EXERCISE DIRECTIONS :: Reproduce, as a numbered list with blank lines omitted, the lines of the entries starting with the line containing "What would the" and going on through the line containing "1146 millimetres".

======== RECORDS FOR THE TASK

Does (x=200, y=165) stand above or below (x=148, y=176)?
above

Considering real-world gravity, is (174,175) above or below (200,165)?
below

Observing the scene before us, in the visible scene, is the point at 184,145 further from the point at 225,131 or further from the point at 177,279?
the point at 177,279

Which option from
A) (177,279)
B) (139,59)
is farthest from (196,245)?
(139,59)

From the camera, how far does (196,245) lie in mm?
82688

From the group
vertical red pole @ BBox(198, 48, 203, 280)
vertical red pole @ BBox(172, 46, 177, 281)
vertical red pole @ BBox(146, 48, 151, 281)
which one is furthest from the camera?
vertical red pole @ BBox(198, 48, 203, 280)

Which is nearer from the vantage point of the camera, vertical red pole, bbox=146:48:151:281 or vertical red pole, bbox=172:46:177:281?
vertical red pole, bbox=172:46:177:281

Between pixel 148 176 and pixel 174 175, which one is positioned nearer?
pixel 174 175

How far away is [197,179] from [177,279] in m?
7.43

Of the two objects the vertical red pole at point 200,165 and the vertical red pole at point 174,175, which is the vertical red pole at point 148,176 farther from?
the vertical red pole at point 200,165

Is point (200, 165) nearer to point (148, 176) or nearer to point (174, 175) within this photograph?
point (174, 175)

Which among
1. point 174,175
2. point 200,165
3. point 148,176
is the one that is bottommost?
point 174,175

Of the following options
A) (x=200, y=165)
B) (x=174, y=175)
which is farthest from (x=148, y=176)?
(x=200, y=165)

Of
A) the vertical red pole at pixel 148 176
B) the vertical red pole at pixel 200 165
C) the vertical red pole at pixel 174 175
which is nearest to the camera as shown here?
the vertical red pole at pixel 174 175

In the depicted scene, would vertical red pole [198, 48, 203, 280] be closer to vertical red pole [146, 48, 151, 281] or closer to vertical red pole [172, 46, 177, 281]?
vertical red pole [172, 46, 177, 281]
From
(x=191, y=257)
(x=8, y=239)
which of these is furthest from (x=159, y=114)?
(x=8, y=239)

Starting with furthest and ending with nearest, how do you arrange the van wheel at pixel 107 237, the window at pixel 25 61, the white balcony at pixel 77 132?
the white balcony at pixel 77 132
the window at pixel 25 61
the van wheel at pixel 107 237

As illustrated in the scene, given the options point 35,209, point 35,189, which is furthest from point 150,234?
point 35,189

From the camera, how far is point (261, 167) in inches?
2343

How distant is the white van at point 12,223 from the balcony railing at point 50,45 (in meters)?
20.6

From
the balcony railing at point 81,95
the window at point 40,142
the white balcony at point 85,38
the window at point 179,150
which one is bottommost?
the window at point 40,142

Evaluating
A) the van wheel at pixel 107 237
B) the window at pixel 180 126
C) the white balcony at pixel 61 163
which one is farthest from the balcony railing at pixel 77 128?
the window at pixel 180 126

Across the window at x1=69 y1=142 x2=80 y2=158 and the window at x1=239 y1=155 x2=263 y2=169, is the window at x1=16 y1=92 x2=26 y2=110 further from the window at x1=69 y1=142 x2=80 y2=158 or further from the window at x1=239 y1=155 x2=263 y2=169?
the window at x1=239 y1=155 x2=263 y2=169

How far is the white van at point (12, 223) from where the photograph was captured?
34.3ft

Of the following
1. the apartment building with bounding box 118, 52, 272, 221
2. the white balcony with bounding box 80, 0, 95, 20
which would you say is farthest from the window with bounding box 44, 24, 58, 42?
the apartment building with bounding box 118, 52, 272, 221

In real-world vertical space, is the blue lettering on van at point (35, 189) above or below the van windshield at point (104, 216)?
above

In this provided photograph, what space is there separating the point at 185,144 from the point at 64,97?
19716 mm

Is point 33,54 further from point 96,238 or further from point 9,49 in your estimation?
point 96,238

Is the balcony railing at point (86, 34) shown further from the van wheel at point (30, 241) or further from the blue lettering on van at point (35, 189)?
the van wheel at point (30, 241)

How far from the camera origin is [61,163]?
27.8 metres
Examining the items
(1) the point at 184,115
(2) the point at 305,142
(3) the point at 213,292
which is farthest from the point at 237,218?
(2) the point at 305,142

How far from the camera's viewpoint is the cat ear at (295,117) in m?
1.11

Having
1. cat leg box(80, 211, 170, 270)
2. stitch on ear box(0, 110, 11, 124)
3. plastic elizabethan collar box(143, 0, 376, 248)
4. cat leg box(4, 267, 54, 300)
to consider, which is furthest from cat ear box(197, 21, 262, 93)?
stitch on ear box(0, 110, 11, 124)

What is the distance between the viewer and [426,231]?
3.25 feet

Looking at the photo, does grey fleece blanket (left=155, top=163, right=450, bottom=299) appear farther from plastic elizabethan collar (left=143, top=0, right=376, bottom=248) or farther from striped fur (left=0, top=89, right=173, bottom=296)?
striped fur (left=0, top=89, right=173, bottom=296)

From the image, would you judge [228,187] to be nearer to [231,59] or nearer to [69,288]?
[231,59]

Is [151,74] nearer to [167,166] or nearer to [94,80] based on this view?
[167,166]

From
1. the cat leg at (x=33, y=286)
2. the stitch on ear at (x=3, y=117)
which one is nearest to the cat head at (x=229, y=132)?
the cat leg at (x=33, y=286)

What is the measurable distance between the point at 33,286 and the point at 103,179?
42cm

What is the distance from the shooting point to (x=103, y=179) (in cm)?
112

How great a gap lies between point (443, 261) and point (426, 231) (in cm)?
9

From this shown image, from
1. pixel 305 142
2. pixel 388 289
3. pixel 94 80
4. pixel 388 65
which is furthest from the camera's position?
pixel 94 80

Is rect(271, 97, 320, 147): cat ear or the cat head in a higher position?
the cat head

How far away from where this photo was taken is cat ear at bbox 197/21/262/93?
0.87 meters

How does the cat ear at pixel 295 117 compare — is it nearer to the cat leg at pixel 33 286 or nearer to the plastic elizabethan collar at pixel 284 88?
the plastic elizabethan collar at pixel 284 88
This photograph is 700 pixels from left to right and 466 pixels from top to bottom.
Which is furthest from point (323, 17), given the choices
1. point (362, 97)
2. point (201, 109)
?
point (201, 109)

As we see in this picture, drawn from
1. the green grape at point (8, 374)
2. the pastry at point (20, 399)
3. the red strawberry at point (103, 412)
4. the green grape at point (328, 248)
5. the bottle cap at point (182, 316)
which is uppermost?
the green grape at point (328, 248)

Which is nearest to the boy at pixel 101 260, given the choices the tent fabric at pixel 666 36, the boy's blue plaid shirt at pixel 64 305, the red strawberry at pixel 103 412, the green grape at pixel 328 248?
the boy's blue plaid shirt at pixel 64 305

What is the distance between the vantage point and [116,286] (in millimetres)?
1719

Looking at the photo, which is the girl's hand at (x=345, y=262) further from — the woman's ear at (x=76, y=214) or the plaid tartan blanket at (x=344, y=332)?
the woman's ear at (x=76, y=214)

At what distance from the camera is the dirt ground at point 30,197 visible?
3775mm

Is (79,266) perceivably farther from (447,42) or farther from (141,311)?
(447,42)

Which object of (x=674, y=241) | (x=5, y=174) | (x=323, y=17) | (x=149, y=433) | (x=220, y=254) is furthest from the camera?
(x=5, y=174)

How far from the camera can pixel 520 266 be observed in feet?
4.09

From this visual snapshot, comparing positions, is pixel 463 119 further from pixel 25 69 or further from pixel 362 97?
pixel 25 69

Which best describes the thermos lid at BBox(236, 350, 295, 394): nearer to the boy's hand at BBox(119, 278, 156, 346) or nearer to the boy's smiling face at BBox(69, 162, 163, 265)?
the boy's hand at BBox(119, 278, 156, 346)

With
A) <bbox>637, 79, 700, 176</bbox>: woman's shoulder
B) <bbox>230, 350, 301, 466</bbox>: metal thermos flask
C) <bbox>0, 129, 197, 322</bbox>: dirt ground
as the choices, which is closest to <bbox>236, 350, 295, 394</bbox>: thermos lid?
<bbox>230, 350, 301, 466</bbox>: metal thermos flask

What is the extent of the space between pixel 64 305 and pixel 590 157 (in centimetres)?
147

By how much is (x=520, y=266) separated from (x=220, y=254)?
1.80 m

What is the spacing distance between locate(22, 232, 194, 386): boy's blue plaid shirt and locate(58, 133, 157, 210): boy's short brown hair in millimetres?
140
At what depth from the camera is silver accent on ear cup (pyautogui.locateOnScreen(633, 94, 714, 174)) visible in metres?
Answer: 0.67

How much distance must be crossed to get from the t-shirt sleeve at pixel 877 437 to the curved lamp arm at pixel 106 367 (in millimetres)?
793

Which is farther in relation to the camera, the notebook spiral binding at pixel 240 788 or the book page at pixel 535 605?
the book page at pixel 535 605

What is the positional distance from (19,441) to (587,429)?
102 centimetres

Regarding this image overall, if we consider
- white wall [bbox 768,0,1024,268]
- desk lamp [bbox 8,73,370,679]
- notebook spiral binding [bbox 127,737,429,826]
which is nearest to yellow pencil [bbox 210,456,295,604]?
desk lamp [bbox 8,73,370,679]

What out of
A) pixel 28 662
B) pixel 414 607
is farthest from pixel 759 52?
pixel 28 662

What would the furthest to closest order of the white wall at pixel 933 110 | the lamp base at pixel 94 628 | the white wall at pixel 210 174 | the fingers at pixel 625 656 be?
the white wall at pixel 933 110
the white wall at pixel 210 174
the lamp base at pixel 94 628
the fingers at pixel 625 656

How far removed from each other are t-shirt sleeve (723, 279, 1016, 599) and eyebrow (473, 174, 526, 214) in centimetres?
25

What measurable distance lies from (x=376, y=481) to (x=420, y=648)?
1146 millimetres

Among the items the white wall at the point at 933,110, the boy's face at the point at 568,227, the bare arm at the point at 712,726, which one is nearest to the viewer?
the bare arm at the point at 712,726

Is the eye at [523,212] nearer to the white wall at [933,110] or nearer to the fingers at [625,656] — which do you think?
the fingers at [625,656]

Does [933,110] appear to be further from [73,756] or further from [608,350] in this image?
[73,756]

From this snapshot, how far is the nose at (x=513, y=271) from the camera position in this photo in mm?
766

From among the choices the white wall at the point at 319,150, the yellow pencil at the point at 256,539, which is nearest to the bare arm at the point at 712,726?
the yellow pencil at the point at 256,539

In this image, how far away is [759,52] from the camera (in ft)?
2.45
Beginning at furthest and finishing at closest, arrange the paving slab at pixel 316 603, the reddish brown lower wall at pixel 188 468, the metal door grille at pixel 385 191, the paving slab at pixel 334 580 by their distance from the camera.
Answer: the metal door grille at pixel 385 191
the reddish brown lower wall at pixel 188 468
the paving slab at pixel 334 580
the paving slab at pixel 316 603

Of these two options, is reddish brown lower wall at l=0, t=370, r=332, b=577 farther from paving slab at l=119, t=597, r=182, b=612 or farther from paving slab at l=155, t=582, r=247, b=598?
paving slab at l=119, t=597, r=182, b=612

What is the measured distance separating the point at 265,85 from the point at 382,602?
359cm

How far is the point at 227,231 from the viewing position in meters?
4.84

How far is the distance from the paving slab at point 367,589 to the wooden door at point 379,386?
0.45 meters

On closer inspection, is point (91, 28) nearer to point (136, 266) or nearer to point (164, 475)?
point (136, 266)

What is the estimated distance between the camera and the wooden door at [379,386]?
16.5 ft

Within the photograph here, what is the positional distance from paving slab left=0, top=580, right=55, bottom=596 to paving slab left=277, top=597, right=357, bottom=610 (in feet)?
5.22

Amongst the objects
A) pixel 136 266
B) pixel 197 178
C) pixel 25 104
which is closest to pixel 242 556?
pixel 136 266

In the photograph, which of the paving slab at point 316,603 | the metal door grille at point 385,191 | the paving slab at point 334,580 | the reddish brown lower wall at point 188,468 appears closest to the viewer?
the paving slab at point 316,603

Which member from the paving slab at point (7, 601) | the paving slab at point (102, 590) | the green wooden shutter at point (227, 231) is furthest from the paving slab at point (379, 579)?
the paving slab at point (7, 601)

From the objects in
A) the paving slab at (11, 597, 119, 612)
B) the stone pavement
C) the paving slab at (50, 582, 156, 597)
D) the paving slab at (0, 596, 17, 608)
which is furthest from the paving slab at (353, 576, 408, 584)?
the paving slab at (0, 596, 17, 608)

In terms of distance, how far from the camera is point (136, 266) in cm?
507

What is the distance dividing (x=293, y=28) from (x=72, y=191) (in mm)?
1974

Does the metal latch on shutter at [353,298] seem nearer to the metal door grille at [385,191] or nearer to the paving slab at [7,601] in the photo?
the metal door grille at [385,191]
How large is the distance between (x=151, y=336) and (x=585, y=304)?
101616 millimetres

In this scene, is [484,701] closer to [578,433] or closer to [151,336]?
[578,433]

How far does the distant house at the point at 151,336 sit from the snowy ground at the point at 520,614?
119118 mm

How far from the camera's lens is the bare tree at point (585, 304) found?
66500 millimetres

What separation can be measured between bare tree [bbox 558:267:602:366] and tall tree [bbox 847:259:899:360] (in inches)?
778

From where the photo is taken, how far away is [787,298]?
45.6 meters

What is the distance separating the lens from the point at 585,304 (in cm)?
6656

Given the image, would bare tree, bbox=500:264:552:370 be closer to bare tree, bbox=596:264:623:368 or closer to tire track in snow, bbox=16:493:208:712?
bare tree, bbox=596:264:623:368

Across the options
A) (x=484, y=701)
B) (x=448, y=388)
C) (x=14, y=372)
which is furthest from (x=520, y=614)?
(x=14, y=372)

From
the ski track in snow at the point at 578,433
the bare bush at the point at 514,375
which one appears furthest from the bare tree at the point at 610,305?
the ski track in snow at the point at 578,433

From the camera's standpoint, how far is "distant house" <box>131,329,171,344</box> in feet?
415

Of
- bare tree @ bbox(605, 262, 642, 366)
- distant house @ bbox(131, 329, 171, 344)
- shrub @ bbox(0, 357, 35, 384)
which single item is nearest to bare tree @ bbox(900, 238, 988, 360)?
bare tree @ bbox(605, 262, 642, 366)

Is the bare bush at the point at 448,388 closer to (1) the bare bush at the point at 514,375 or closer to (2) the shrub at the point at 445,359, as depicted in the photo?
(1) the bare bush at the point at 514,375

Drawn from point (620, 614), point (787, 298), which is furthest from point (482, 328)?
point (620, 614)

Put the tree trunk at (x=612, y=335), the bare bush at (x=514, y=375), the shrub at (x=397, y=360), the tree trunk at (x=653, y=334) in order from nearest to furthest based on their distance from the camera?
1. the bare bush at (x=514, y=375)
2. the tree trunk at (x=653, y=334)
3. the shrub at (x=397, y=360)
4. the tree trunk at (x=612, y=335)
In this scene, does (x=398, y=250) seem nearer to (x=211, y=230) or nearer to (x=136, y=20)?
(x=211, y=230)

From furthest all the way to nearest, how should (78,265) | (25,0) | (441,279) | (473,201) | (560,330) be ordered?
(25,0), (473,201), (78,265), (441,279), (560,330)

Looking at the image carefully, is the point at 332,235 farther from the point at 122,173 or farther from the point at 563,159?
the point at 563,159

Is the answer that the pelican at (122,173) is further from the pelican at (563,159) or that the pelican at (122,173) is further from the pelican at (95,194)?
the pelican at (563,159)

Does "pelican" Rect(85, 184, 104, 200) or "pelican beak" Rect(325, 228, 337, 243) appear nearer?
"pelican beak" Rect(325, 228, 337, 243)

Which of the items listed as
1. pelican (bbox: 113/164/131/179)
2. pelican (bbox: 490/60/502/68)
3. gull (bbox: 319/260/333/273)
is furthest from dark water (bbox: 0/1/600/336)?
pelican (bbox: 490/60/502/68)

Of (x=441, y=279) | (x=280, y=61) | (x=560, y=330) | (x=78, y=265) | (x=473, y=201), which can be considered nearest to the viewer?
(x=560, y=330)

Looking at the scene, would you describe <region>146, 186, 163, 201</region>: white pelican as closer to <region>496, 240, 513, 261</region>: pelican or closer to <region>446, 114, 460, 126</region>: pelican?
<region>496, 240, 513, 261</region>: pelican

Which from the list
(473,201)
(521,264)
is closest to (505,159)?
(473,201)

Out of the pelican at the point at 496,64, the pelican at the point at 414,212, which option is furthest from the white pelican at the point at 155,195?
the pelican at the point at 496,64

================

COMPLETE RESPONSE ::
1. What would the furthest to closest order of the white wall at pixel 933 110 | the lamp base at pixel 94 628 | the white wall at pixel 210 174 | the fingers at pixel 625 656 be?
2. the white wall at pixel 933 110
3. the white wall at pixel 210 174
4. the lamp base at pixel 94 628
5. the fingers at pixel 625 656
6. How far removed from each other are t-shirt sleeve (723, 279, 1016, 599) and eyebrow (473, 174, 526, 214) in centimetres?
7. 25
8. What measurable distance lies from (x=376, y=481) to (x=420, y=648)?
9. 1146 millimetres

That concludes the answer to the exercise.